A tribute to my Nan


This is the transcript of a speech I made at my Grandmothers funeral service.


Dr Seuss once said, sometimes you will never know the value of a moment until it becomes a memory.’

He also said plenty of other stuff , but, ‘one fish, two fish, red fish, blue fish’ and there’s a ‘wocket in my pocket,’ don’t really seem appropriate in this setting, here today.

Nan was a woman of her times; born in the 1920’s, a time when New Zealand was still recovering from the horror  of the Great War and the ravages of the following flu a few years later. New Zealand was a stoic, austere but resilient place, it cherished good old fashioned values, it valued hard work and toil. Money was tight and words were few. The words that were used were unusually short and economical. There was no need for embellishment  and no money for  luxury.
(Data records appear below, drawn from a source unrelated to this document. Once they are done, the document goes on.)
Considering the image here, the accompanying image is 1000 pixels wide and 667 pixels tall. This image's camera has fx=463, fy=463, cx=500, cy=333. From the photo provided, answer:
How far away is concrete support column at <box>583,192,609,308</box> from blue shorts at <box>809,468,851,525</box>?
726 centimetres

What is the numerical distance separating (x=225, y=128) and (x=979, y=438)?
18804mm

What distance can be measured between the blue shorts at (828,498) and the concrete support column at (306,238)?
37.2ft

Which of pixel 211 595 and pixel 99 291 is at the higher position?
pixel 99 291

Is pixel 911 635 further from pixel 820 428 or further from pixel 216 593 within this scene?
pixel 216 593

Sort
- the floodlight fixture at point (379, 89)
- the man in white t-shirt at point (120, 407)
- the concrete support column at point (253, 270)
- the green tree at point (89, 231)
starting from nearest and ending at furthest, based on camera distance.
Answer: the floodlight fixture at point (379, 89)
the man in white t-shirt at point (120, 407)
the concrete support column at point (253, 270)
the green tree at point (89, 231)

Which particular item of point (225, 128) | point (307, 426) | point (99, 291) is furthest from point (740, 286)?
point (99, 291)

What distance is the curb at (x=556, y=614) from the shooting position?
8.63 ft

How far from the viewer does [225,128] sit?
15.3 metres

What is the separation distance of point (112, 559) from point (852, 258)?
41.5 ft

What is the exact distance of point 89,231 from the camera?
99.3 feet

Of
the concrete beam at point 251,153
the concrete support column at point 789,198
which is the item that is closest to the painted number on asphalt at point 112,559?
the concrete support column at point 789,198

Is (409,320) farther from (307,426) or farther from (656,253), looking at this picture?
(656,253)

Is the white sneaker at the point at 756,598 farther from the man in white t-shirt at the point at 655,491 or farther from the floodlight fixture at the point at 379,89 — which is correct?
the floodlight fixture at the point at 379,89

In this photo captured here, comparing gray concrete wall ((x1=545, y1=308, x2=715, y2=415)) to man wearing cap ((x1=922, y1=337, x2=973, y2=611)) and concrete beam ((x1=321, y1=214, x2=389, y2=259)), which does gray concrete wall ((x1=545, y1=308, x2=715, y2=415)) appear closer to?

We have all had our moments with Eunice, Mum, Nan, Nana Hanna, we all have our own memories, some private, some shared. Some will be special, while others are more perfunctory, more matter of fact. But rather than memories today I wanted to share with you some of moments I shared with Nan and some of the qualities that Nan possessed.

When I think of Nan, I think of Eunice the sportswoman; the Golfer, the Lawn Bowler. It always seemed to me that while she was never a lydia Ko or Millie Khan,she was a battler. She was hard working, determined and dedicated. She took up bowls much later in life than one might usually do and this was and still is an inspiration to me today.

When I think of Nan, I think of Eunice the ‘Gourmet’ who lovingly cooked tripe and onions for my Grandfathers lunch for as many years as I can remember. The boiled tripe and onion smell wafting and lurking through the house like the smell of Johnny’s damp dirty rugby socks. I remember Eunice the ‘gourmet’ eating Cous Cous for the first time at my house. She was 90 and she loved it. She told me she had always wondered what Cous Cous tasted like and she really seemed to enjoy it. When I asked her what she thought of the Falafel, she shot me a look which suggested it would be another 90 years before she tried Falafel again.

There’s a cold wind that blows down the Grey River Valley toward the sea. The people in Greymouth call the wind the ‘Barber,’ – because it can cut  right through you like a razor; cut you in two! Eunice also had the ability to do that with either a single glance or a short spatter of words.

Gambling…,Eunice loved a punt. She loved a flutter on the Gee Gee’s; a session on the pokies, an hour or two at the casino. Believe it or not, she was also an adventurer, one time trekking 2km up a narrow, rocky creek, boulder hopping, getting her feet wet, criss-crossing from  one bush covered bank to the other just to get to a gold claim I had shares in. The sandflies were as big as helicopters and hungry as Paddy and Liam Hanrahan, but nothing was going to stop Nan from having a go on the Rocker Box and having the chance to find an ounce of two of gold, or even a nugget.

Eunice gave things a crack and to me that was an outstanding part of her character.

They say a good measure of someones life is not what they have achieved but what they have left behind. Eunice, the love of your children, grand children, and great grand children is what you have left behind and what a wonderful measure and legacy this is.

Thank you for the moments Eunice, alas there will be no more and I will miss them

As Dr Suess said, sometimes you will never know the value of a moment until it becomes a memory.’